▶ _TEXT SECTION_:
○ ○ ○ ○ ○ ○ ○
"Ghar More Pardesiya" is a song from the 2019 Bollywood film Kalank. The song is sung by Shreya Ghoshal and composed by Pritam Chakraborty. The lyrics were penned by Amitabh Bhattacharya. The accompanying video features Madhuri Dixit, Alia Bhatt, and Varun Dhawan. A radio edit was also released, with Vaishali Mhade providing supporting vocals. Ghoshal and Mhade had previously collaborated in 2015, singing "Pinga" for the 2015 movie Bajirao Mastani.

Development
"Ghar More Pardesiya" was mixed and mastered by Shadab Rayeen at Newedge in Mumbai. It was arranged and programmed by Prasad Sashte and the choreography was done by Remo D'Souza in a classical style.

Release
The video was released on the official YouTube page of Zee Music Company on 19 March 2019. The audio version was also released simultaneously across various audio platforms including Spotify, Saavn, Gaana, Amazon Prime Music, Zee5, Wynk Music, iTunes, Apple Music, and others.
○ ○ ○ ○ ○ ○ ○
▶ _ASSIGNMENT 1_:
Please repeat the "Ghar More Pardesiya" article word for word from "Development" up to and including "a classical style.".
▶ _ASSIGNMENT 2_:
Write the next part of the "Ghar More Pardesiya" article, picking up after its final sentence.
The data has no connection to the "Ghar More Pardesiya" article.

▶ _COLLECTED MATERIAL_:
○ ○ ○ ○ ○ ○ ○
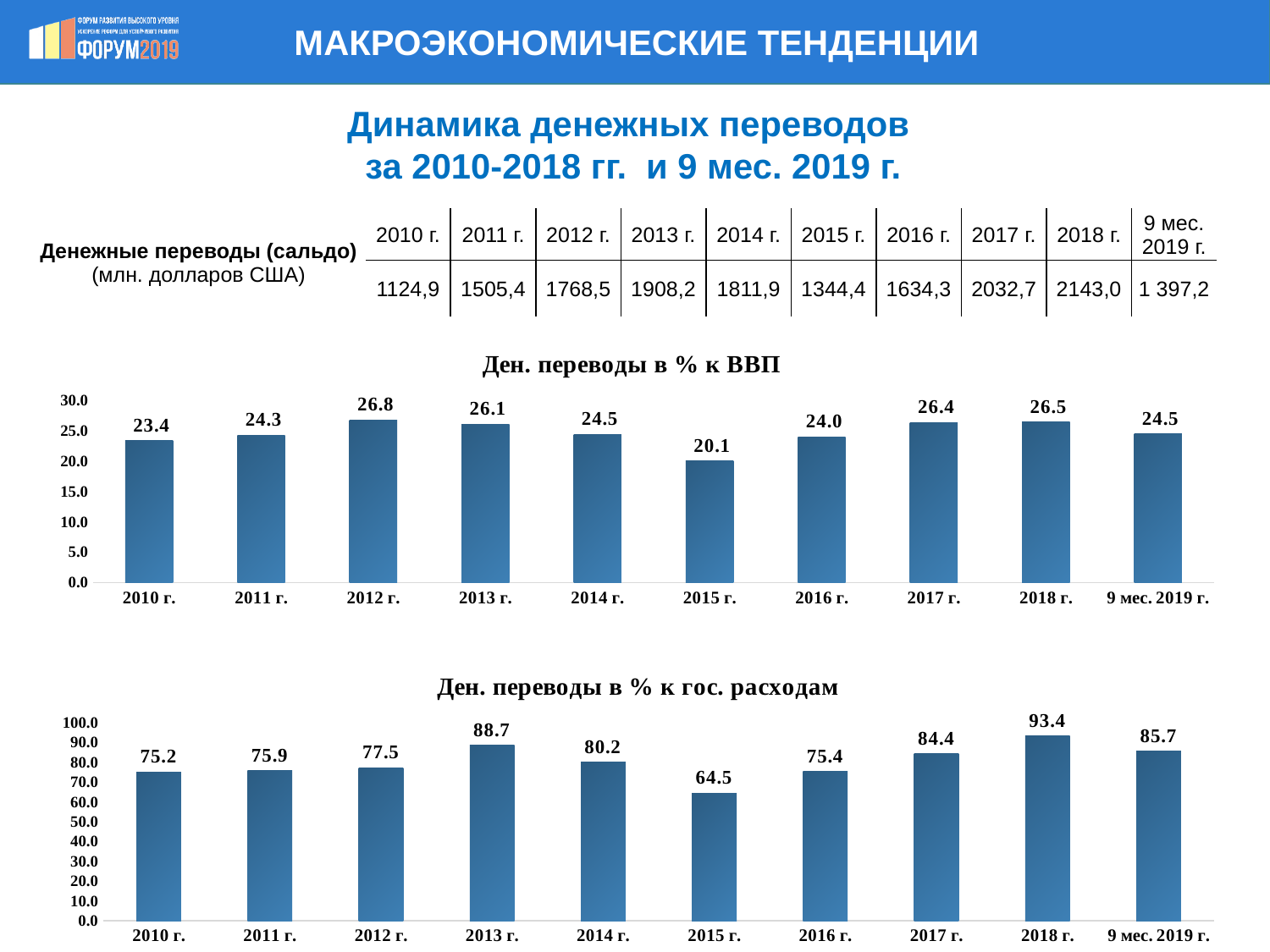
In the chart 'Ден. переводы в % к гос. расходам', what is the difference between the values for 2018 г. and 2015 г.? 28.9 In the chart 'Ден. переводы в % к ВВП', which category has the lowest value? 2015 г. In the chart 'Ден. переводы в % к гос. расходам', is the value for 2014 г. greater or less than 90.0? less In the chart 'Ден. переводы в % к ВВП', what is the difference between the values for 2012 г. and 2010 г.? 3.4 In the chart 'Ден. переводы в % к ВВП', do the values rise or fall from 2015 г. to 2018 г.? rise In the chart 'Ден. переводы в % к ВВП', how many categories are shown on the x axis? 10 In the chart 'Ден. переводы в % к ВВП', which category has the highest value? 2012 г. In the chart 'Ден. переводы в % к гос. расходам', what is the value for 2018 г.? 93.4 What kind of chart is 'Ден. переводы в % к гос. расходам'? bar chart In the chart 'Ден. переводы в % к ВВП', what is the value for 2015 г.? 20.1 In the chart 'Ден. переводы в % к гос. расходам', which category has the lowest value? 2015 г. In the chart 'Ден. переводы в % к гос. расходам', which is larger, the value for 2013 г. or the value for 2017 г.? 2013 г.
○ ○ ○ ○ ○ ○ ○
▶ _EXERCISE ANSWER 1_:
Development
"Ghar More Pardesiya" was mixed and mastered by Shadab Rayeen at Newedge in Mumbai. It was arranged and programmed by Prasad Sashte and the choreography was done by Remo D'Souza in a classical style.

▶ _EXERCISE ANSWER 2_:
Music video
The video features Madhuri Dixit, Alia Bhatt, and Varun Dhawan. It involves Dixit singing a classical Ramayana bhajan and training a group of dancers, while Bhatt and Dhawan are seen roaming around a fair depicting the Ramayana story.

Chart performance
The song debuted on the Mirchi Music Top 20 countdown on 30 March 2019 in 6th position. It rose to 3rd position in the next few weeks and stayed in the chart for 4 weeks, out of which it was in Top 5 for more than 3 consecutive weeks.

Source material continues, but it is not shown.